C’est faux plat montant, fais-toi pas exploser drette en commençant!

Conseil bienveillant de l’échalote accotée nonchalamment sur le guidon de son vélo de contre-la-montre à six milles piasses. Il avait vu venir le personnage. Pattes velues, vélo entrée de gamme, p’tit sac encore accroché sous la selle comme une grosse couille…molle. Rien d’intimidant, mettons. Pourtant, j’étais en forme. Deuxième vraie saison de cyclisme de route, motivé à l’os, entraîné dans les côtes de l’Estrie. Sous le poil, le mollet bandait pas si pire… Quelques cyclosportives côteuses respectables. Rien de spectaculaire. Je finissais à la fin du premier tiers environ, mais, à 48 ans, j’en étais assez fier et un peu…présomptueux.

C’est la seule vraie course homologuée à laquelle j’ai participé. Un contre-la-montre de 12 km sur le plat dans un rang près de Sherbrooke. Je suis arrivé là comme un seul homme, inconnu de tous avec mon vélo tout alu. En bel innocent. C’était pas un gros événement. Pas beaucoup de participants, une dizaine. Ça faisait course de campagne, mais juste au gabarit des cyclistes, la qualité de leur vélo, le sérieux de leur préparation (y’en avait un qui spinnait en arrière de son auto), j’ai compris que je ne finirais pas premier…
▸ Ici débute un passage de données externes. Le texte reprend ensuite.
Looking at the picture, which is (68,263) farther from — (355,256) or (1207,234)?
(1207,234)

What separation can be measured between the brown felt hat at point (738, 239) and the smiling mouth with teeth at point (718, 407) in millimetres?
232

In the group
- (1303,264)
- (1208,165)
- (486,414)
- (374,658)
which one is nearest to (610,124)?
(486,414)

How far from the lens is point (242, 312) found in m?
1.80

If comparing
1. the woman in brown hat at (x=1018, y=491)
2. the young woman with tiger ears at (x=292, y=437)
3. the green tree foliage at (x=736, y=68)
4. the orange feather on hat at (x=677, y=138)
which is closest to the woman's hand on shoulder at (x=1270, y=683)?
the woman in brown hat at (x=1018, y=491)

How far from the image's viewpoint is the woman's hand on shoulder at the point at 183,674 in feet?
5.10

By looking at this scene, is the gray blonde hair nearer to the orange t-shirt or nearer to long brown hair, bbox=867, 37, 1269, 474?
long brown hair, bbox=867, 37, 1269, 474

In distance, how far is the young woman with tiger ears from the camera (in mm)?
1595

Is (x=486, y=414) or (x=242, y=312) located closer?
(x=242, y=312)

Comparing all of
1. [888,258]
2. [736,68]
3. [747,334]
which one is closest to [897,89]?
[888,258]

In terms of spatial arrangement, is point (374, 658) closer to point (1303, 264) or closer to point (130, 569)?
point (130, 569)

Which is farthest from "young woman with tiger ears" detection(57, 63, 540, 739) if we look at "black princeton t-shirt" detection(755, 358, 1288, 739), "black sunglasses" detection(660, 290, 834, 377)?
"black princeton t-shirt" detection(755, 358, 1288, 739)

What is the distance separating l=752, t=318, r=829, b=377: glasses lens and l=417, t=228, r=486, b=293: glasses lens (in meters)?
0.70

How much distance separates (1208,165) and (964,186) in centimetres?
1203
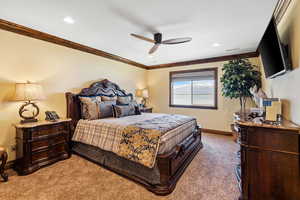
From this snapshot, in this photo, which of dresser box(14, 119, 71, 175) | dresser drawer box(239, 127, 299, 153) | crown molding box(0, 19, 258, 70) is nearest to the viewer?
dresser drawer box(239, 127, 299, 153)

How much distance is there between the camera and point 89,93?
3715 mm

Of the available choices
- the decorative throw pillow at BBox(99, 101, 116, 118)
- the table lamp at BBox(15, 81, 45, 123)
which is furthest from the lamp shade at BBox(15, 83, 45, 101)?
the decorative throw pillow at BBox(99, 101, 116, 118)

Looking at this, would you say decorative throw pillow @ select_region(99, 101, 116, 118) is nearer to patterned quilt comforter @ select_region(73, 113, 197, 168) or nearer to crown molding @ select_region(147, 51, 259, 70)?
patterned quilt comforter @ select_region(73, 113, 197, 168)

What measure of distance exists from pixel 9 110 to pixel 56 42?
168 centimetres

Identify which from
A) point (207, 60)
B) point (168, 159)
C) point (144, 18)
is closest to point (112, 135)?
point (168, 159)

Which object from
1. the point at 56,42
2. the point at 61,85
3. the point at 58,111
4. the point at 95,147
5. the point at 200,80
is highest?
the point at 56,42

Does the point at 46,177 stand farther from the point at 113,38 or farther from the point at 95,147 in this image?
the point at 113,38

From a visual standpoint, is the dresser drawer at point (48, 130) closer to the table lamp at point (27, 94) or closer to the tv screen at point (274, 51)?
the table lamp at point (27, 94)

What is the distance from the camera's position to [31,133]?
2.40 meters

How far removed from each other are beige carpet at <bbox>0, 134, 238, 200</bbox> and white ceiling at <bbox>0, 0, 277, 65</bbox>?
8.57ft

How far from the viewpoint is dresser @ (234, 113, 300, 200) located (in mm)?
1448

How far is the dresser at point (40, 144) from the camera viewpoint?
236cm

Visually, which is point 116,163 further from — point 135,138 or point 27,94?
point 27,94

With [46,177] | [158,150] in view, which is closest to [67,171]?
[46,177]
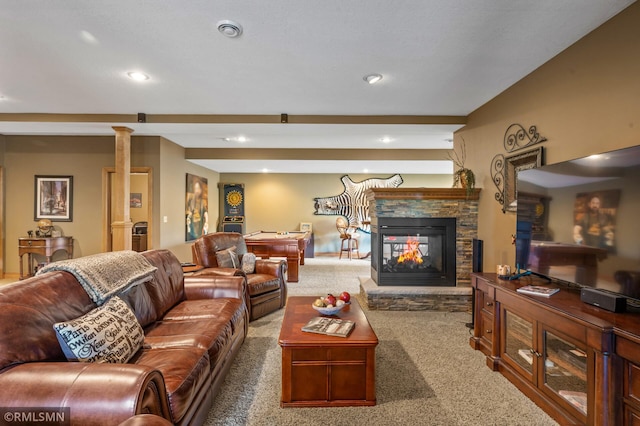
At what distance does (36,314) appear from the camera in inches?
54.5

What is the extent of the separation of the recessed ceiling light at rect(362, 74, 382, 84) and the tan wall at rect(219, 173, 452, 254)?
5650mm

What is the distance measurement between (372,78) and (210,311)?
8.55ft

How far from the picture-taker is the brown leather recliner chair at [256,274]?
11.2 ft

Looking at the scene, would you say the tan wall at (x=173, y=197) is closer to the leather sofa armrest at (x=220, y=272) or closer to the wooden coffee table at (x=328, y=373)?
the leather sofa armrest at (x=220, y=272)

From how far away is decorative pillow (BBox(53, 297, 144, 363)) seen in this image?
1366 millimetres

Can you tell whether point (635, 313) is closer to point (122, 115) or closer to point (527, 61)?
point (527, 61)

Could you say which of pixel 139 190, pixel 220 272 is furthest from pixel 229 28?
pixel 139 190

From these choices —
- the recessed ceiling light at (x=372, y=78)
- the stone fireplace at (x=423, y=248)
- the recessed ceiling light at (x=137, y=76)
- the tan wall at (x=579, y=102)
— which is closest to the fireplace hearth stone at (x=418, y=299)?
the stone fireplace at (x=423, y=248)

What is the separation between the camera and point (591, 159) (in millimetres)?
1855

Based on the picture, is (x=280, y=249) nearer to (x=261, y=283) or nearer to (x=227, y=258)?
(x=227, y=258)

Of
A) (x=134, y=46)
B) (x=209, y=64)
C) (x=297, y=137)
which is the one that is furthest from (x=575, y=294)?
(x=297, y=137)

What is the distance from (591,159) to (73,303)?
10.3 feet

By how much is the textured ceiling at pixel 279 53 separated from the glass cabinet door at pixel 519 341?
2.13 metres

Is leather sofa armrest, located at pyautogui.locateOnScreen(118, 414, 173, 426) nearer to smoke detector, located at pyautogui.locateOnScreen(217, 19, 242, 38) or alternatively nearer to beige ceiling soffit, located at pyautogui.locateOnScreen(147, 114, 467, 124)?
smoke detector, located at pyautogui.locateOnScreen(217, 19, 242, 38)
Je partais dans les derniers. Le maigre qui m’avait spoté partait après moi. II ne me regardait pas de haut. Il m’avait sizé. Un nouveau -vieux- qui s’essaye. Respect. Je suis parti sur un énorme braquet et, comme de raison, j’ai pas suivi son conseil. Après deux minutes, j’étais dans le rouge, au bord de péter. Imbécile! Mais j’ai géré et retrouvé la santé assez vite. J’étais content. J’ai donné ensuite comme jamais pendant 12 km, steady. Je me suis senti bien. À ma place. C’était pas juste l’orgueil. Je prenais ma place, en toute légitimité. J’étais là, parmi les autres, comme eux, avec les risques de l’échec et l’espoir de la réussite. En toute…humilité.
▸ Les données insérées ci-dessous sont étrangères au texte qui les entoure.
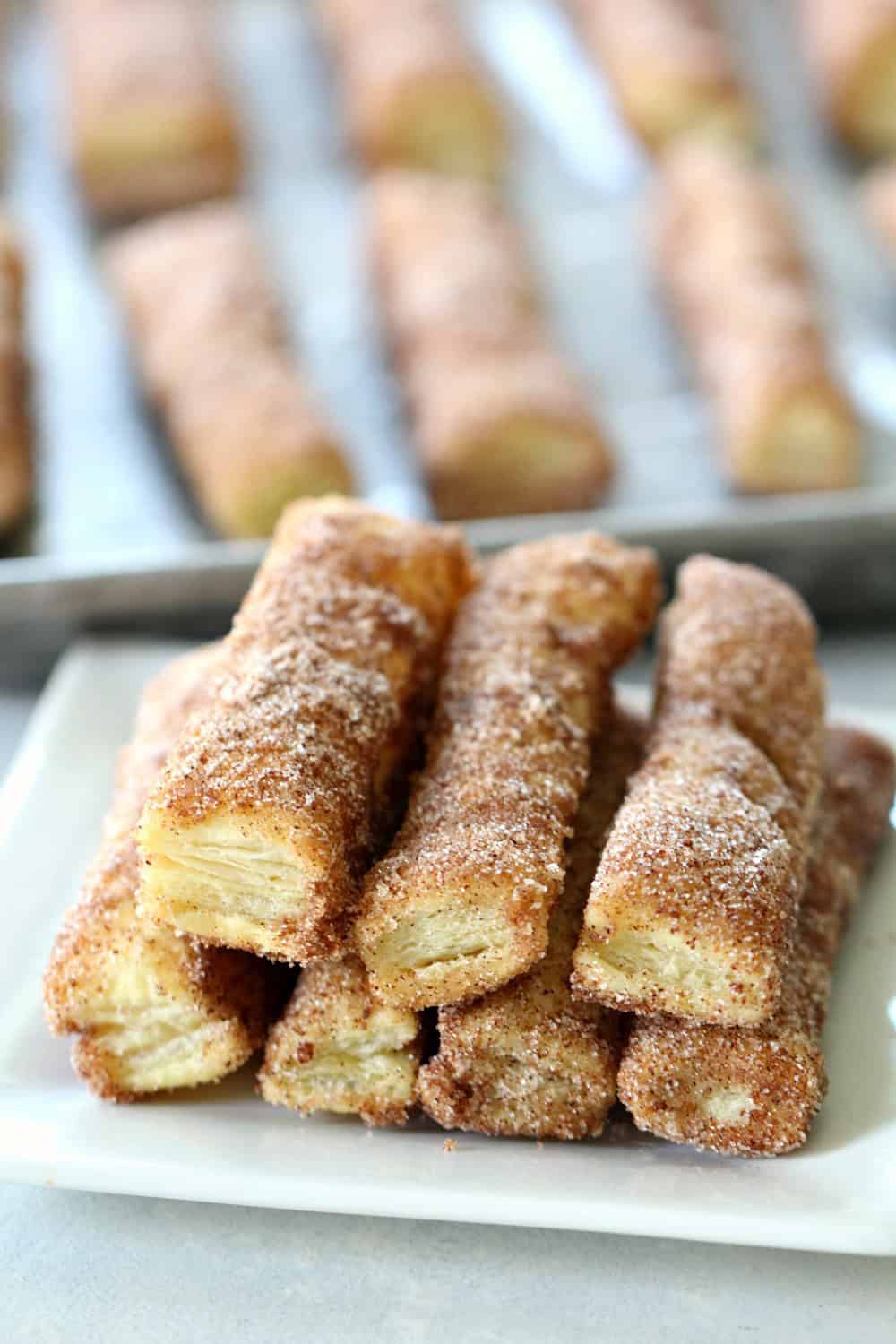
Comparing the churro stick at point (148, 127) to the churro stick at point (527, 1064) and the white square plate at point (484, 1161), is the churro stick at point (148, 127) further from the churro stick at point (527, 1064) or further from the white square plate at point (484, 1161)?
the churro stick at point (527, 1064)

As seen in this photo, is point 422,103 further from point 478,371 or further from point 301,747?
point 301,747

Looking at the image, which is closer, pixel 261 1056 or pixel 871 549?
pixel 261 1056

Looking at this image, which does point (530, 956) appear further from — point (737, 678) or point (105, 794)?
point (105, 794)

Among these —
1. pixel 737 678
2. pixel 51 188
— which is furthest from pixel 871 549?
pixel 51 188

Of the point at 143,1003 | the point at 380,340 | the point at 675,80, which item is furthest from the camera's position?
the point at 675,80

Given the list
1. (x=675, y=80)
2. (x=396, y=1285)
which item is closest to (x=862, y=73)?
(x=675, y=80)

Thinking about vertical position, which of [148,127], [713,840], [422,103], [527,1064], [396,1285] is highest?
[148,127]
Publier ce journal, pour moi, c’est un peu comme participer à cette course.

Évidemment, l’échalote (l’épervier) m’avait choisi comme lapin depuis le début. Il m’a rattrapé et coiffé tout doucement au fil d’arrivée. Petite tape sincère dans le dos. Good job! J’ai fini avant dernier, mais -désolé pour le cliché- je l’ai vécu comme une petite victoire.